GL – Eu comecei no Jornal do Carro, do Jornal da Tarde, mas também acabei migrando para a internet. Tornei-me editor de um site chamado Carsale, que era metade do UOL e metade do Pacifico Paoli, ex-superintendente da Fiat. Fiquei dois anos lá. Acontece que o Juan Ocerin era fã do Carsale. Eu sempre gostei de segredos, trabalhava muito nisso. Sempre que o Carsale publicava uma matéria de segredo, o Juan imprimia e levava para o Marcus Vinicius Gasques, que era o diretor de redação de Autoesporte, dizendo que era disso que a revista precisava, que essas matérias davam audiência e repercussão, coisas desse tipo. Eu e o Gasques já nos conhecíamos da época do Jornal do Carro, tínhamos um bom relacionamento, e ele acabou me convidando para trabalhar na revista.

GL – Exatamente. E conseguimos revelar em primeira mão dois segredos mundiais, o Ford EcoSport e o Volkswagen Fox. Absolutamente todo mundo estava atrás desses dois carros, que eram os maiores segredos de então, guardados a sete chaves.

GL – No caso do EcoSport, que até então chamávamos de Amazon, o nome do projeto, eu consegui a informação de que o carro estava rodando em testes no Campo de Provas da Ford em Tatuí, no interior de São Paulo. Mas o único jeito de fotografá-lo era de helicóptero, o que custava uma fortuna. Falamos com a direção da Editora Globo e eles toparam, mas era um risco, poderia ser que não desse em nada. Chamamos o Oswaldo Palermo, fotógrafo com experiência nesse tipo de matéria, e deu certo, conseguimos pegar o carro.
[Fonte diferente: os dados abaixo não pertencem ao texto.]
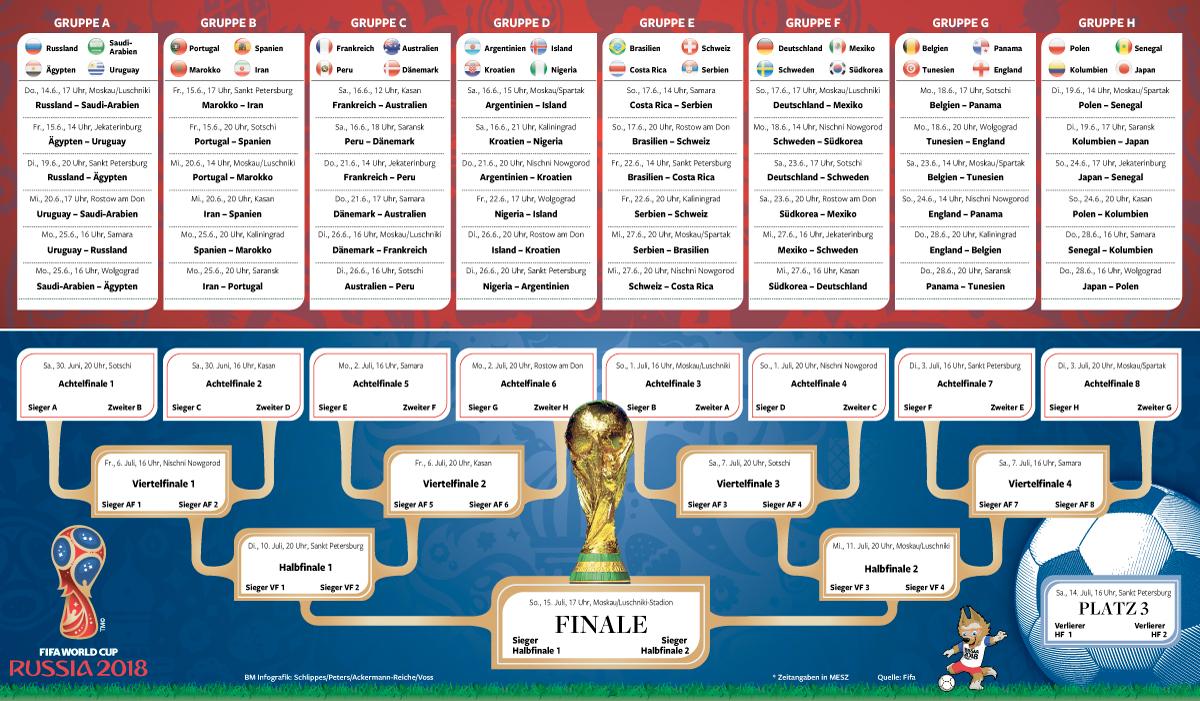 Wm 2020 Spielplan Gruppe F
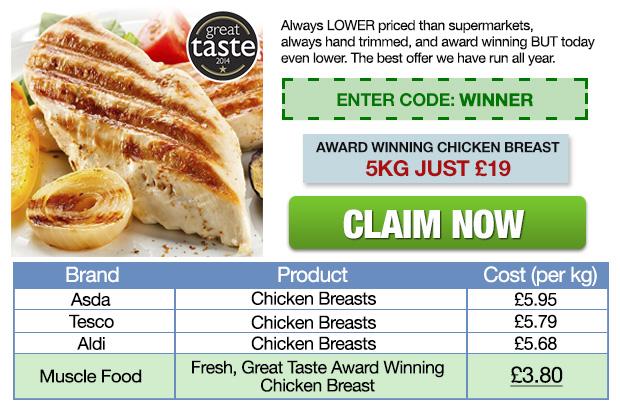 Chicken Breasts Offer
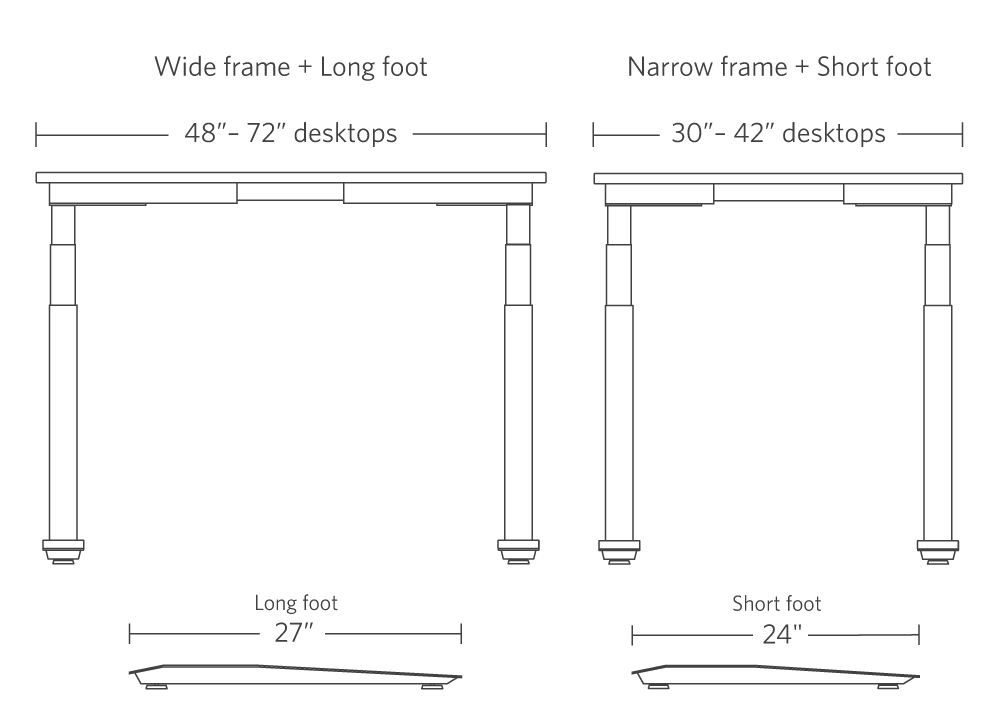 """Specifications image - wide frame (48""""-72"""" desktops) with long foot foot (27"""") and narrow frame (30""""-42"""" desktops) with short foot (24"""")."""
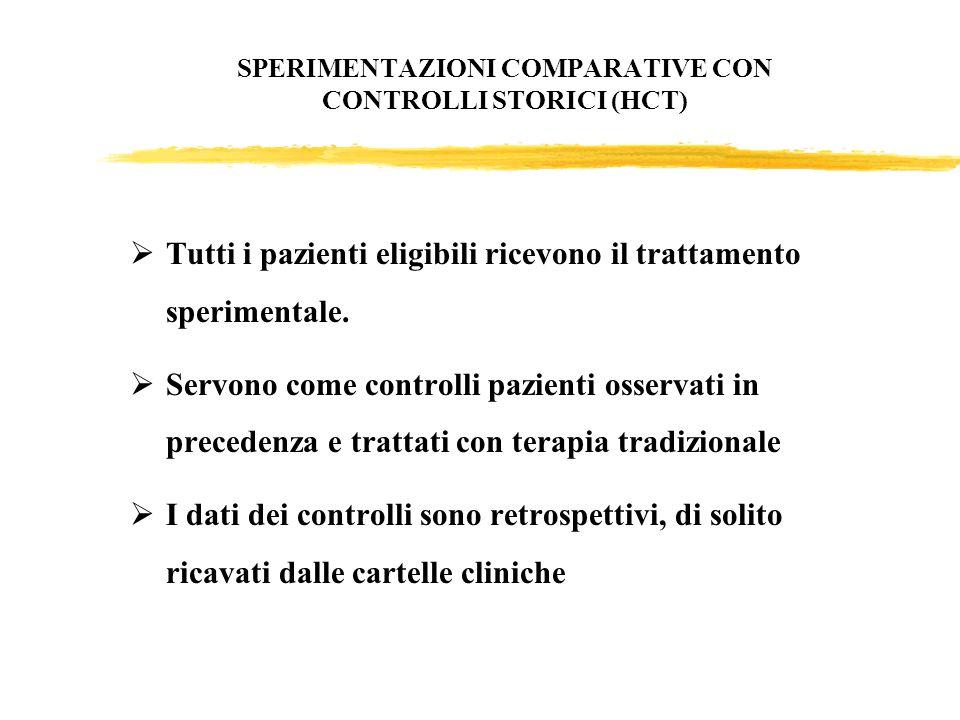 SPERIMENTAZIONI COMPARATIVE CON CONTROLLI STORICI (HCT) Tutti i pazienti eligibili ricevono il trattamento sperimentale. Servono come controlli pazien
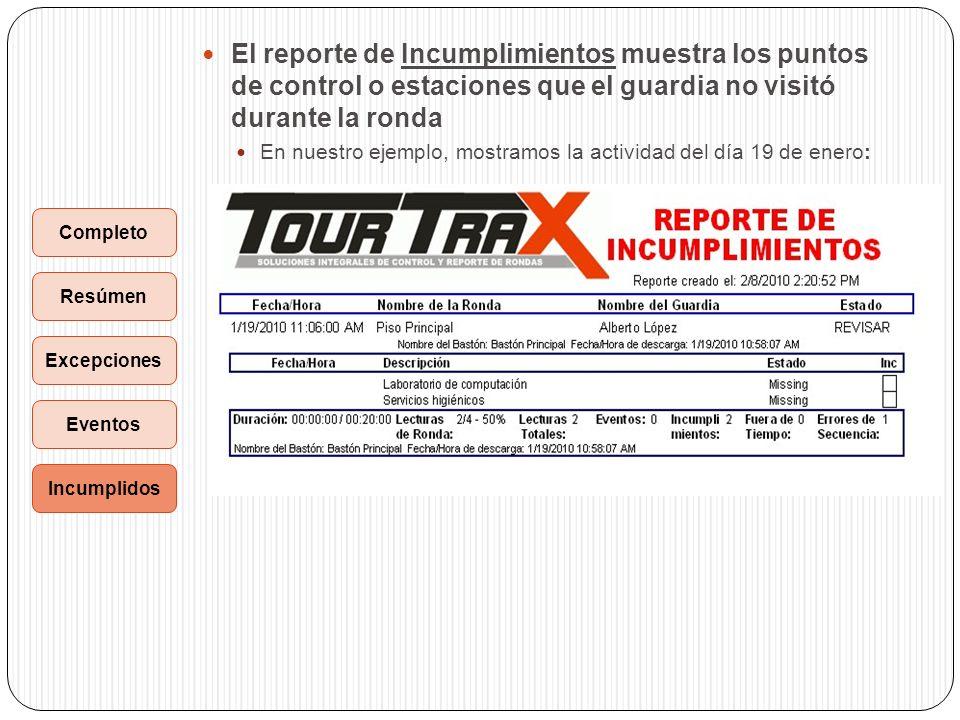 El reporte de Incumplimientos muestra los puntos de control o estaciones que el guardia no visitó durante la ronda En nuestro ejemplo, mostramos la ac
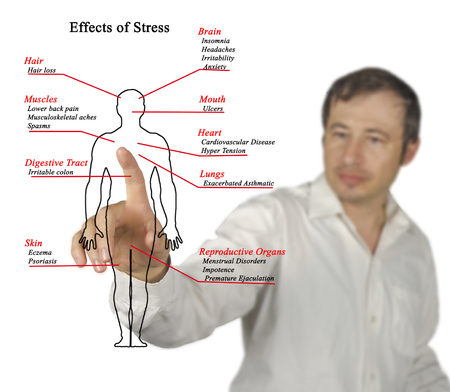 musculoskeletal: Effects of Stress Stock Photo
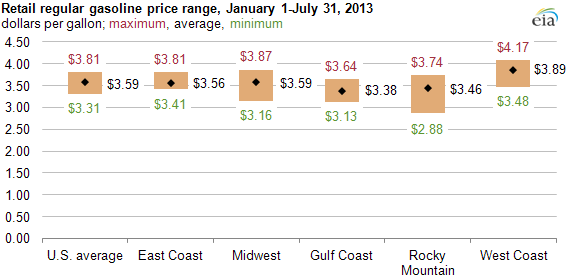 graph of retail gasoline price range, as explained in the article text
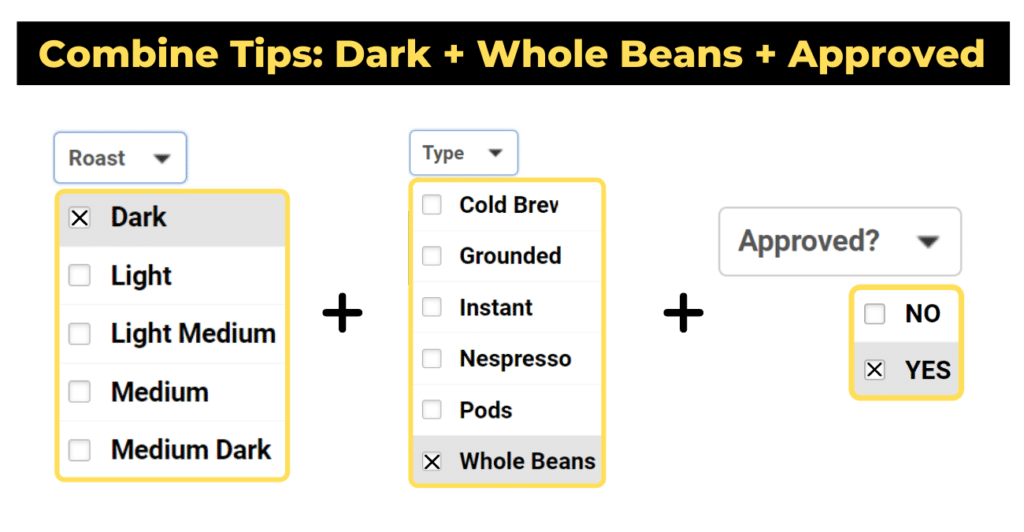 table tip 5: combine tips, dark + whole beans + approved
A repercussão foi gigantesca, também porque fizeram uma propaganda mostrando a capa da revista no intervalo do Jornal Nacional. O resultado foi que a venda da edição daquele mês, agosto de 2002, chegou a quase o triplo do normal. Os diretores da Editora Globo adoraram e falaram: é isso aí, queremos mais.

GL – Antes conseguimos também pegar o Polo Sedan, que eu soube que estava rodando em testes na fábrica de motores da Volkswagen, em Taubaté (SP). Fizemos outra vez o esquema do helicóptero e conseguimos de novo. Aí as vendas triplicaram de vez. O Fox, que também chamávamos até aquele momento de Tupi, apelido do projeto, foi o que deu mais trabalho. O pessoal da Volkswagen sabia que estávamos atrás do carro, não só nós como a imprensa automotiva inteira, e tentava nos desestimular dizendo “nem adianta procurar que vocês não vão achar”. Foram dois meses caçando o carro, o fotógrafo e o auxiliar de testes rodaram 10 mil quilômetros atrás dele, várias tentativas foram frustradas. No fim, conseguimos encontrá-lo no interior de Minas Gerais. Sinceramente, a projeção publicada não ficou muito boa, porque o segredo era tão grande que ficamos com medo de contratar alguém de fora para fazer o desenho e a informação vazar para alguma revista concorrente. Pouquíssimas pessoas sabiam que tínhamos conseguido as fotos do carro camuflado — e tinha que ser assim —, então acabamos usando alguém da arte da Editora Globo para fazer a projeção. As ferramentas de edição de imagem não eram tão desenvolvidas como hoje, mas o furo em si, o fato de conseguirmos pegar o carro, que era o mais importante, estava lá.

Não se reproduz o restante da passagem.